Spatial relation data:
---
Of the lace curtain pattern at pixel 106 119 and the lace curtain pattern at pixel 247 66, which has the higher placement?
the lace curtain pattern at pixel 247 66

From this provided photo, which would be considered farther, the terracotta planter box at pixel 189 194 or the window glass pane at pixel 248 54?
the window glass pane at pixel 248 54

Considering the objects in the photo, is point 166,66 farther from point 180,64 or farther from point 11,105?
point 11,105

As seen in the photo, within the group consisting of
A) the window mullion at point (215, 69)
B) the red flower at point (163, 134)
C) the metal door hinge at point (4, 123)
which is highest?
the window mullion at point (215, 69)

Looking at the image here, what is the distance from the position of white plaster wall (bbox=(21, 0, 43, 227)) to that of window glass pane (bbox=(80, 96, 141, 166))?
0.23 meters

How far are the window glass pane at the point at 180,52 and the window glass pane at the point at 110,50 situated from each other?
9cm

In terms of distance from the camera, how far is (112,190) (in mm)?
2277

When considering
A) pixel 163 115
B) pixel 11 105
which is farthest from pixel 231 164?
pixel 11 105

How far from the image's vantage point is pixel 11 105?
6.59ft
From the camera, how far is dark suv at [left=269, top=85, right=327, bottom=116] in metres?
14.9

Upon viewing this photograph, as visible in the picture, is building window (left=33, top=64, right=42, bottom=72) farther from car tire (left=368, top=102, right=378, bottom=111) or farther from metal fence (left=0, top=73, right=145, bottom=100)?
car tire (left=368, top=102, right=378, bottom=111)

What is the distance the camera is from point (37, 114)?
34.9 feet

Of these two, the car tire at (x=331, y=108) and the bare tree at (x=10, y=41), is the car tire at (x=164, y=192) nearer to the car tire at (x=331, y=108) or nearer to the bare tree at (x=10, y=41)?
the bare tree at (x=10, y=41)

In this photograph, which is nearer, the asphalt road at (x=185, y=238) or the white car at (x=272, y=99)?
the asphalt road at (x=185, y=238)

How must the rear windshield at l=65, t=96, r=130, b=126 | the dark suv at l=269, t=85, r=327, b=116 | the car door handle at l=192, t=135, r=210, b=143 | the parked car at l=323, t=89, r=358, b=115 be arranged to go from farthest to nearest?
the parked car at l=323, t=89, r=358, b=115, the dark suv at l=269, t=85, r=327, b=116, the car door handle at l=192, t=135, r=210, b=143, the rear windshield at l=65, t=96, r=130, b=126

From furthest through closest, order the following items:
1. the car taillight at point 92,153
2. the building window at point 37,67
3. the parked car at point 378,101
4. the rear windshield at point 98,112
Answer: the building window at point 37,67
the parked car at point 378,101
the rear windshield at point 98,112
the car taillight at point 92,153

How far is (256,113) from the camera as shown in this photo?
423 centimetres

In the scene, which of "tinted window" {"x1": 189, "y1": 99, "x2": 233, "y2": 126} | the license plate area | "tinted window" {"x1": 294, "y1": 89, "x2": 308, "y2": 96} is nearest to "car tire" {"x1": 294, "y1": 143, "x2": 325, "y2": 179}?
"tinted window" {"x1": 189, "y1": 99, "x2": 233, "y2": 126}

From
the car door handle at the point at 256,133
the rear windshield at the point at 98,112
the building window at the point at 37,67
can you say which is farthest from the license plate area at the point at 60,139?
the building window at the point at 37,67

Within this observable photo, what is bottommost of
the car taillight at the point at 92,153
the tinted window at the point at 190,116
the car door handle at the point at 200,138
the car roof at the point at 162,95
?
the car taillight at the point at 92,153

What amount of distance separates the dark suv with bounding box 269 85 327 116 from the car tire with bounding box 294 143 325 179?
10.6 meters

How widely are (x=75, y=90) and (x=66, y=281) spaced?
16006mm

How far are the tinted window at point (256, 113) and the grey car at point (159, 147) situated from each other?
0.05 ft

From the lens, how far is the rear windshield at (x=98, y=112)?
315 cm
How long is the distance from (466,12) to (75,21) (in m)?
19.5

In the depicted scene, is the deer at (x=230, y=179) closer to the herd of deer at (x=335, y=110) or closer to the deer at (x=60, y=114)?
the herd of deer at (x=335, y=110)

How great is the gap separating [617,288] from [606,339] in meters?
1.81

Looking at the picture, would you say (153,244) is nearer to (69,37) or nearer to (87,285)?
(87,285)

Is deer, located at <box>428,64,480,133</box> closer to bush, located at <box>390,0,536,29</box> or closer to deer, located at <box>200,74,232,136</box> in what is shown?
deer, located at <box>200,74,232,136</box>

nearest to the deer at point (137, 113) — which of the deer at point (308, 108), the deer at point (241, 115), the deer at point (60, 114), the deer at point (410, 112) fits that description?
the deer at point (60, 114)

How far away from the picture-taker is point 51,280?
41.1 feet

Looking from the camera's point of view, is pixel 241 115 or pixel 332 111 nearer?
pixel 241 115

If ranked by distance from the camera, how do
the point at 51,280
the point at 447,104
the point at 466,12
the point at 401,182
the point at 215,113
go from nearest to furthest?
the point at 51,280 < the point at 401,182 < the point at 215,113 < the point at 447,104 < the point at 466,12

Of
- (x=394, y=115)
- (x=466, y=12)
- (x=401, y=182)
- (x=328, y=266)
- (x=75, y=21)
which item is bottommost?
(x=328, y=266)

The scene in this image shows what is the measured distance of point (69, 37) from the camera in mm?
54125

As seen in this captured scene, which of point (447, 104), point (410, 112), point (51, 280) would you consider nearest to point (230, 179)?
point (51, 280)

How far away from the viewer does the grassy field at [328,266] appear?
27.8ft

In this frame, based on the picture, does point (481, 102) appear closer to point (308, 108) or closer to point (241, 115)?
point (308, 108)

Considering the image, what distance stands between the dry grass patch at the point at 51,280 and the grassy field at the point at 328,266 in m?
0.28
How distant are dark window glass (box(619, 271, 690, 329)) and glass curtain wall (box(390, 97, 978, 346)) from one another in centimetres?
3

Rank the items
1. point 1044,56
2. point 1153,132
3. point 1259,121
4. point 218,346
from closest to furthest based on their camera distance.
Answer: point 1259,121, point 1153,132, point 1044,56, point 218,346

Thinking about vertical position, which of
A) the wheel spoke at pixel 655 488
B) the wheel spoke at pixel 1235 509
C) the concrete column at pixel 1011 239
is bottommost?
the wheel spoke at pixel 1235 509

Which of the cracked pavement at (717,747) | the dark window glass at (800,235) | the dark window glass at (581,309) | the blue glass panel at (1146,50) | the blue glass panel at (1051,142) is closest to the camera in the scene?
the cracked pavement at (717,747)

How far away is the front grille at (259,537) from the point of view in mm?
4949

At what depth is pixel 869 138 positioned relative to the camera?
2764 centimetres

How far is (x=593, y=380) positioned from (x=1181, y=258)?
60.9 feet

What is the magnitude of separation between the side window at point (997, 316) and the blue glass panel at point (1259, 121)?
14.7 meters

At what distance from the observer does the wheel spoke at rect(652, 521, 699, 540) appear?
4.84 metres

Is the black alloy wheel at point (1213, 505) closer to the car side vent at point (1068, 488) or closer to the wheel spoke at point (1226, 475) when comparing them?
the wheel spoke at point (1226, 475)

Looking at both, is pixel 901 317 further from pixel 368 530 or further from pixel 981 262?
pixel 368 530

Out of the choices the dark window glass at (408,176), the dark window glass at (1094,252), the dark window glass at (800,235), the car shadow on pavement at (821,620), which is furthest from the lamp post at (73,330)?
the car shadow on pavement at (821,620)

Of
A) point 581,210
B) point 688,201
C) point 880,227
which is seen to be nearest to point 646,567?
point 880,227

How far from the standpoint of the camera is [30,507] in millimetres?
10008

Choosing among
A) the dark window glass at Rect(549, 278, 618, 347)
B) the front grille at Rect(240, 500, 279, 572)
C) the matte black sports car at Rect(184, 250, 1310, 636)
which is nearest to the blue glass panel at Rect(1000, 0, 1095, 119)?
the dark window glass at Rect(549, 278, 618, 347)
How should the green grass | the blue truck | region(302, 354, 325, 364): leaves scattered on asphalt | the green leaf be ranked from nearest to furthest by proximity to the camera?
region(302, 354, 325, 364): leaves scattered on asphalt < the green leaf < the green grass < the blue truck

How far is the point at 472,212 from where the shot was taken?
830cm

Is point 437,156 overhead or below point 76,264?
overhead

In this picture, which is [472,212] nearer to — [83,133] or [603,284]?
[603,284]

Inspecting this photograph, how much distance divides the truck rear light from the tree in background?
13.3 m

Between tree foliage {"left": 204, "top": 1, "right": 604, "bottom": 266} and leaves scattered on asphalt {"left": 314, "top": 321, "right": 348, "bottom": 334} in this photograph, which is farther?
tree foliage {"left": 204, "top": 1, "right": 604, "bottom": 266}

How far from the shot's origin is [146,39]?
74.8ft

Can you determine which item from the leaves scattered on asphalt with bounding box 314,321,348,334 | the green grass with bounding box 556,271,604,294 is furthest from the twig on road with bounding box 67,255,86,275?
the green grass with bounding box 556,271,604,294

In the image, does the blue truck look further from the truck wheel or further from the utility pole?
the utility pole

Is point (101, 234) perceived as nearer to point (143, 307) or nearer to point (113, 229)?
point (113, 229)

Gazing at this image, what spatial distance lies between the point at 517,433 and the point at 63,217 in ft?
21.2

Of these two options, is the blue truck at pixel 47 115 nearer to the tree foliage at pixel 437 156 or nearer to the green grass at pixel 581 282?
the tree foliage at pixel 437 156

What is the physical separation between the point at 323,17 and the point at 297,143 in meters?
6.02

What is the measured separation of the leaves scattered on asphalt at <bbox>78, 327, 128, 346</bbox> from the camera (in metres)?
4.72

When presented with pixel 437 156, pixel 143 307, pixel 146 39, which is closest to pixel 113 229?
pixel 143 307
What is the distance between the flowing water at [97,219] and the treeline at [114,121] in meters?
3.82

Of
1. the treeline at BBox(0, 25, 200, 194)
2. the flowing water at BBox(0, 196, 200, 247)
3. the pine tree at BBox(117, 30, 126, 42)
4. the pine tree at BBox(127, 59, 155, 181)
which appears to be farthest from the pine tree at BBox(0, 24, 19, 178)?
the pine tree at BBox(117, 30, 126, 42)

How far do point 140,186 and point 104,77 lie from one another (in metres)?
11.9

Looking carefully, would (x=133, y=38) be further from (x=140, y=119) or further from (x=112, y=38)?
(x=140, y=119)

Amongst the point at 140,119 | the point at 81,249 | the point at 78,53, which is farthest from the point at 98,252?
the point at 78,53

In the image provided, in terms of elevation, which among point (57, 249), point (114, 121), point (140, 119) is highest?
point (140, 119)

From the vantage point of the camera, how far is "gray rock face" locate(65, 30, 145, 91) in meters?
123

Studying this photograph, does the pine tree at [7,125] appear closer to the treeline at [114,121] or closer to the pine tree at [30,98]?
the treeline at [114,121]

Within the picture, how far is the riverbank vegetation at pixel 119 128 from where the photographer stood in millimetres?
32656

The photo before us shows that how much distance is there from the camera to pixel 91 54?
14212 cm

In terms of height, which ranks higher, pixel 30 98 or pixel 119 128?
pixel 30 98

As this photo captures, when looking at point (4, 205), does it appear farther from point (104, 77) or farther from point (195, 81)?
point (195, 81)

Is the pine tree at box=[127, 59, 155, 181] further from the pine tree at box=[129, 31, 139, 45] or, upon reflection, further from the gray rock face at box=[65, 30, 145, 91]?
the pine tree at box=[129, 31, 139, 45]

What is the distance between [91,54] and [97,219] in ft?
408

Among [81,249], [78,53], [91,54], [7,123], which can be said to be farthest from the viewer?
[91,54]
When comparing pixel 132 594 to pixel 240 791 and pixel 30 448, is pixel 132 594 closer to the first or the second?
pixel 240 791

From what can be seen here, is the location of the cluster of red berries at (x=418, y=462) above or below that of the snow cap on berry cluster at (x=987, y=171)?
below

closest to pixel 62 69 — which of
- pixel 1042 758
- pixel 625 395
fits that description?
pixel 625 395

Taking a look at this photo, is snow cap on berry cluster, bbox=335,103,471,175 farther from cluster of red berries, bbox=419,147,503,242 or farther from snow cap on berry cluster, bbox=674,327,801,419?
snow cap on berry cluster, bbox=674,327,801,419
---
Make an exact copy of every line from the one with "Looking carefully, would" to the end of the data, with the first and last of those lines included.

Looking carefully, would (x=133, y=38) be further from (x=140, y=119) or further from (x=112, y=38)?
(x=140, y=119)

Amongst the point at 140,119 | the point at 81,249 | the point at 78,53, which is farthest from the point at 98,252?
the point at 78,53

In the image provided, in terms of elevation, which among point (57, 249), point (114, 121), point (140, 119) is highest?
point (140, 119)

From the vantage point of the camera, how far is "gray rock face" locate(65, 30, 145, 91) in meters?
123

Studying this photograph, does the pine tree at [7,125] appear closer to the treeline at [114,121] or closer to the pine tree at [30,98]?
the treeline at [114,121]

Within the picture, how far is the riverbank vegetation at pixel 119 128 from where the photographer stood in millimetres?
32656

The photo before us shows that how much distance is there from the camera to pixel 91 54?
14212 cm

In terms of height, which ranks higher, pixel 30 98 or pixel 119 128?
pixel 30 98

As this photo captures, when looking at point (4, 205), does it appear farther from point (104, 77) or farther from point (195, 81)?
point (195, 81)

Is the pine tree at box=[127, 59, 155, 181] further from the pine tree at box=[129, 31, 139, 45] or, upon reflection, further from the gray rock face at box=[65, 30, 145, 91]?
the pine tree at box=[129, 31, 139, 45]

What is the distance between [91,54] and [97,219] in ft?
408

Among [81,249], [78,53], [91,54], [7,123], which can be said to be farthest from the viewer?
[91,54]
When comparing pixel 132 594 to pixel 240 791 and pixel 30 448, is pixel 132 594 closer to the first or the second?
pixel 240 791

From what can be seen here, is the location of the cluster of red berries at (x=418, y=462) above or below that of the snow cap on berry cluster at (x=987, y=171)?
below

closest to pixel 62 69 — which of
- pixel 1042 758
- pixel 625 395
fits that description?
pixel 625 395

Taking a look at this photo, is snow cap on berry cluster, bbox=335,103,471,175 farther from cluster of red berries, bbox=419,147,503,242 or farther from snow cap on berry cluster, bbox=674,327,801,419?
snow cap on berry cluster, bbox=674,327,801,419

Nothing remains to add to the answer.